The global death toll attributed to the coronavirus pandemic has topped four million and is still climbing, according to figures released Thursday by Johns Hopkins University.
A live tracker of the virus collated by the university outlined 4,001,791 people have died and more than 185 million have been infected during the pandemic.
UPI reports some 40 percent of those deaths can be attributed to the three countries of the United States, Brazil and India. The U.S. leads the world in deaths with 606,218 followed by Brazil with 528,540 and India with 405,028.
While the U.S. missed President Joe Biden’s goal of getting at least one vaccine shot into 70 percent of American adults by the Fourth of July, deaths nationwide are down sharply to around 225 per day, from a peak of over 3,400 per day in January.
The virus first emerged late December 2019 in the central Chinese city of Wuhan before infecting the world over, as Breitbart News reported.
Vaccines have seen daily deaths drastically drop in countries that have rolled out campaigns .
According to Oxford University’s Our World in Data project, more than 3.29 billion doses have been administered since the first vaccine was approved for use late last year.

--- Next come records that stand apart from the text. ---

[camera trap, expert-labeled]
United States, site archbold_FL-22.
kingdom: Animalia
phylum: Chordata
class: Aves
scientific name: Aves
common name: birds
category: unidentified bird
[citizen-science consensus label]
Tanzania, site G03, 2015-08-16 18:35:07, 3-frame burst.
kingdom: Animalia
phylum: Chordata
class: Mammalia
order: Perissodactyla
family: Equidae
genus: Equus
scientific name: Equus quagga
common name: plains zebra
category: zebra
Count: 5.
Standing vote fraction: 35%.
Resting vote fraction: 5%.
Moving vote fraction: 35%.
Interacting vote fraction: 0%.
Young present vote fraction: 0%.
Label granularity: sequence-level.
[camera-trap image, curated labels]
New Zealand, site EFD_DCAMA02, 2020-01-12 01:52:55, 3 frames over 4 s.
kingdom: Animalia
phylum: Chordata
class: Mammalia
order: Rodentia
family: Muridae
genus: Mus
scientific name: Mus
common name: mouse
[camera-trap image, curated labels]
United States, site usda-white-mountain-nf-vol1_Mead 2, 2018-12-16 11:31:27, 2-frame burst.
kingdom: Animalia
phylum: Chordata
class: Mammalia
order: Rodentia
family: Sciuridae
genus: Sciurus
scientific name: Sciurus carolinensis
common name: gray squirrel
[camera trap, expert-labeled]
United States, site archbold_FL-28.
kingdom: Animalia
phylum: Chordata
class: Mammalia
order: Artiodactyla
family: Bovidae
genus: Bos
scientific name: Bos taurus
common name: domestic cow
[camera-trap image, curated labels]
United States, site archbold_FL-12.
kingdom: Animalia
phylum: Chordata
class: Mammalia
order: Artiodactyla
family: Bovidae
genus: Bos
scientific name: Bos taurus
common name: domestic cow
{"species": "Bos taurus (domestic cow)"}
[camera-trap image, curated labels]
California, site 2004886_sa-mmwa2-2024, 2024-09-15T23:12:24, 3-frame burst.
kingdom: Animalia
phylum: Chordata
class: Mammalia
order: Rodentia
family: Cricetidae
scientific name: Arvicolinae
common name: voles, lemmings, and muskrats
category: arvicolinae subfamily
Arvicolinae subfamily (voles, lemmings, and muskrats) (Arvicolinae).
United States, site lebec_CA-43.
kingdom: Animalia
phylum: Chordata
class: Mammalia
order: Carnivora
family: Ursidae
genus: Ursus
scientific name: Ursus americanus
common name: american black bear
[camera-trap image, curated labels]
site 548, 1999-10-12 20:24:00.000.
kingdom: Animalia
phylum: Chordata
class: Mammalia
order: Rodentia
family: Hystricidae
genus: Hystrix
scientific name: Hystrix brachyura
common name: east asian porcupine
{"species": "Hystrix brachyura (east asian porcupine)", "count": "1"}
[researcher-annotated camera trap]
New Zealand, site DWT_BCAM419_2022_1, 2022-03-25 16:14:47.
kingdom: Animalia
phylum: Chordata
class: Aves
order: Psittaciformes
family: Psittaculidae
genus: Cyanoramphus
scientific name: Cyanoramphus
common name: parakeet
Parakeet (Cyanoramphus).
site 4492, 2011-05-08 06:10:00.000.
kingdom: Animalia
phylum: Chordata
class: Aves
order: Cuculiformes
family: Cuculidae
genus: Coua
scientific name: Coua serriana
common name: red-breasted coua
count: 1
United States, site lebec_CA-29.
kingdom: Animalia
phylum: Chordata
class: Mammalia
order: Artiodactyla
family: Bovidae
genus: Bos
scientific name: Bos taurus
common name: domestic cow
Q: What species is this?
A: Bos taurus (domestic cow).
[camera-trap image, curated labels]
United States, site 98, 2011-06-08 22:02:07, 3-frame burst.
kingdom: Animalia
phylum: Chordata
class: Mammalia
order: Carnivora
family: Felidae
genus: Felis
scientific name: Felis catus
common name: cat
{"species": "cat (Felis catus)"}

The World Health Organization’s chief, Tedros Adhanom Ghebreyesus, said while rich countries are now loosening COVID-19 restrictions as if “the pandemic is already over,” people in poor countries continue to battle fast-infecting variants.
“Vaccine nationalism, where a handful of nations have taken the lion’s share, is morally indefensible and an ineffective public health strategy against a respiratory virus that is mutating quickly and becoming increasingly effective at moving from human-to-human,” he said during a media briefing on the pandemic.
“At this stage in the pandemic, the fact that millions of health and care workers have still not been vaccinated is abhorrent.”